Administrative body in the Russian Empire (1802–1917)

Ministry of War of the Russian Empire (Военное министерство, Military Ministry) was an administrative body in the Russian Empire from 1802 to 1917.

It was established in 1802 as the Ministry of ground armed forces (Министерство военно-сухопутных сил) taking over responsibilities from the College of War during the Government reform of Alexander I which led to the creation of ministries. It was renamed to the Ministry of War in 1815.

== Structure ==
On December 28, 1862, by order of the Minister of War No. 375, the Main Artillery Directorate (GAU) of the Ministry of War was established. The GAU supervised the supply of the army not only with artillery guns and ammunition, but also with small arms, and also supervised the combat training and staffing of artillery units. State-owned military factories were subordinate to it. It was headed by a General Feldzeugmeister, and in 1908 the position of Chief of the GAU was introduced.

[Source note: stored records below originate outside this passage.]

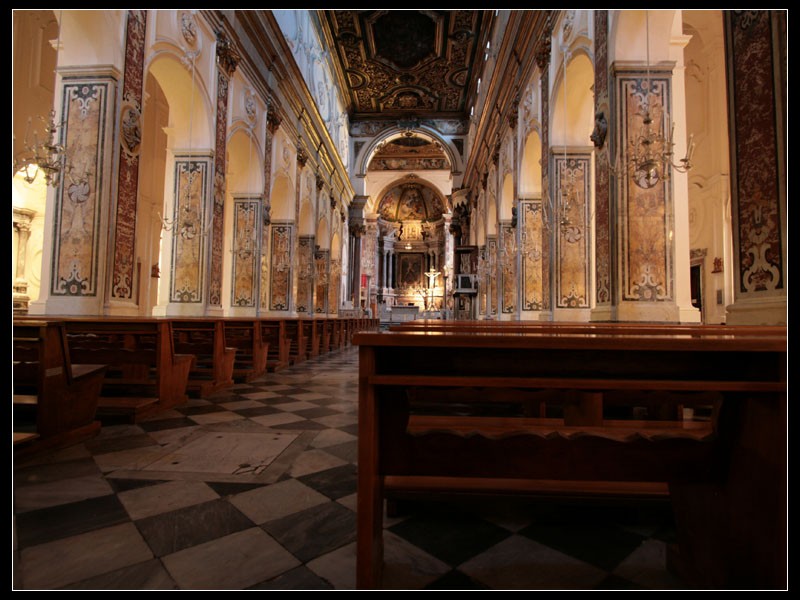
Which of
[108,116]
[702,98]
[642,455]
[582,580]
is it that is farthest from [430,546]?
[702,98]

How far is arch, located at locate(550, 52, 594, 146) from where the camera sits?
21.7 ft

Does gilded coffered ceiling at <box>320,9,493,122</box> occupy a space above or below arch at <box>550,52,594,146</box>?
above

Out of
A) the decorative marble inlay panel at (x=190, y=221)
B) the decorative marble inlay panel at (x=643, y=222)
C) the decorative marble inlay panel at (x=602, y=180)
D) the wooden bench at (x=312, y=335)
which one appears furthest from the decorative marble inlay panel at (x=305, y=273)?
the decorative marble inlay panel at (x=643, y=222)

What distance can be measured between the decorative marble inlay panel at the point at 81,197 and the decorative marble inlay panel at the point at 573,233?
6.42 meters

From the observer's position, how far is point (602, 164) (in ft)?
16.9

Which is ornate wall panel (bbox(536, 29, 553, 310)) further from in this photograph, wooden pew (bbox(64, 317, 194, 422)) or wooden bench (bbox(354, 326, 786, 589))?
wooden bench (bbox(354, 326, 786, 589))

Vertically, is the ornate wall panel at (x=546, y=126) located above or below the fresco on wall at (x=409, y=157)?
below

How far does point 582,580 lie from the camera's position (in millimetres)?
1396

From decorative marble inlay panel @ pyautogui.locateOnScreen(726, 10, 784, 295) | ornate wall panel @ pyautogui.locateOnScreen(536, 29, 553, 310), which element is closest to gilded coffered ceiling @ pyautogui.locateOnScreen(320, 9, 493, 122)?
ornate wall panel @ pyautogui.locateOnScreen(536, 29, 553, 310)

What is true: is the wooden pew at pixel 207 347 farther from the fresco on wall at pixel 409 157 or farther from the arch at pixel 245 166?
the fresco on wall at pixel 409 157

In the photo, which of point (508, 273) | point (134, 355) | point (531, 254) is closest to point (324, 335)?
point (508, 273)

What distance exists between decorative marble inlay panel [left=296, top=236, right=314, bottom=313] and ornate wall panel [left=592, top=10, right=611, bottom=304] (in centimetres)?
993

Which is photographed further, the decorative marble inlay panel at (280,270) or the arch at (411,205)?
the arch at (411,205)

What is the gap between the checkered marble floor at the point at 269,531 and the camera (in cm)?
140
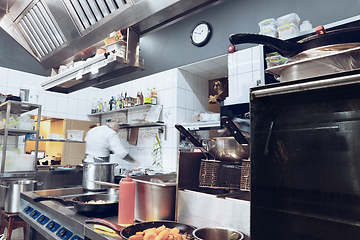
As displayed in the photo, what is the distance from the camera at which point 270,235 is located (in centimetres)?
55

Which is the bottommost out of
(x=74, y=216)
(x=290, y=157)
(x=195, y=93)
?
(x=74, y=216)

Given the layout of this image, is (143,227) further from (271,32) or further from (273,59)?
(271,32)

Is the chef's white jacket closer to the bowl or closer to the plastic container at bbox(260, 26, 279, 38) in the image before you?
the plastic container at bbox(260, 26, 279, 38)

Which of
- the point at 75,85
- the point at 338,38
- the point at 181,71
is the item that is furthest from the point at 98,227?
the point at 181,71

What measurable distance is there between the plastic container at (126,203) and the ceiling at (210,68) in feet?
11.0

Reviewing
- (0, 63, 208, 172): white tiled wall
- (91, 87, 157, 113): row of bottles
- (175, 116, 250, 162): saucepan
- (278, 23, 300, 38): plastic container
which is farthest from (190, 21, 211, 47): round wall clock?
(175, 116, 250, 162): saucepan

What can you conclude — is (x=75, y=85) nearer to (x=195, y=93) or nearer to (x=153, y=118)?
(x=153, y=118)

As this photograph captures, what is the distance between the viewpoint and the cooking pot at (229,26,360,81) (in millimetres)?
570

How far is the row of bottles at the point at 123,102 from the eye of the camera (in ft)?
16.3

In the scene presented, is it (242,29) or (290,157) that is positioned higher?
(242,29)

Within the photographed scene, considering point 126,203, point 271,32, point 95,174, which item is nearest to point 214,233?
point 126,203

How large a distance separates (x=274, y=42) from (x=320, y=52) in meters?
0.12

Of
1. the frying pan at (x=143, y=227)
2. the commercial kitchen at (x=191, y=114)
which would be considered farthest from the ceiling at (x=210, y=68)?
the frying pan at (x=143, y=227)

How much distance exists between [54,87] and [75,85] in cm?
29
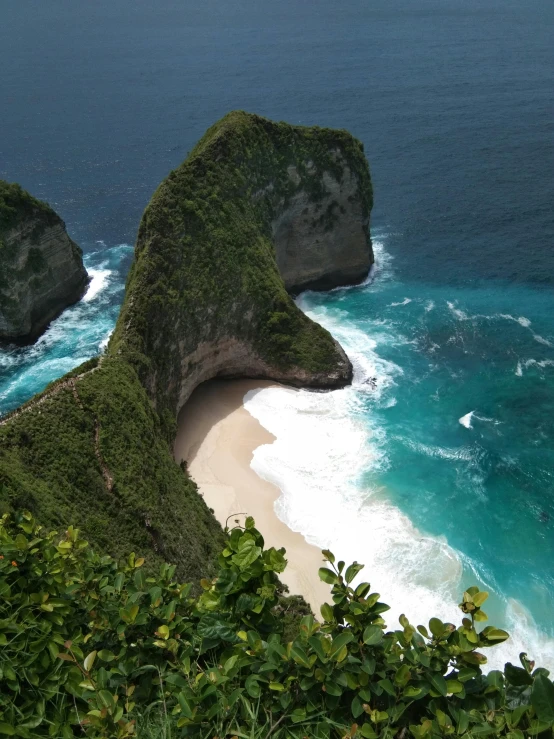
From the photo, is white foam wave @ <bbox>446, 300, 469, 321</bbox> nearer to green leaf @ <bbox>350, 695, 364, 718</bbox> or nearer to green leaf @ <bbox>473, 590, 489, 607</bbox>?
green leaf @ <bbox>473, 590, 489, 607</bbox>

At the end of the 19th century, the Ministry of War had following structure.
- Military Council
- War Ministry Chancellery
- Grand Staff - personal matters, organization, instruction and economy of the army
- His Imperial Majesty's Retinue
- Departments:
  - Commissariat Department
  - Artillery Department
  - Engineer (Military Technical) Department
  - Military Medical Department
  - Military Education Department
  - Military Justice Department
  - Department of Cossack Troops
- Committees
  - Committee on Military Codification - legislative questions
  - Committee on Military Sanitation

== Buildings ==
The Ministry was initially accommodated in Count Zakhar Chernyshyov's former palace on Moika River Embankment, which was bought by the State Treasury for the Military Collegium in 1795 (later it was rebuilt and transformed into the Mariinsky Palace).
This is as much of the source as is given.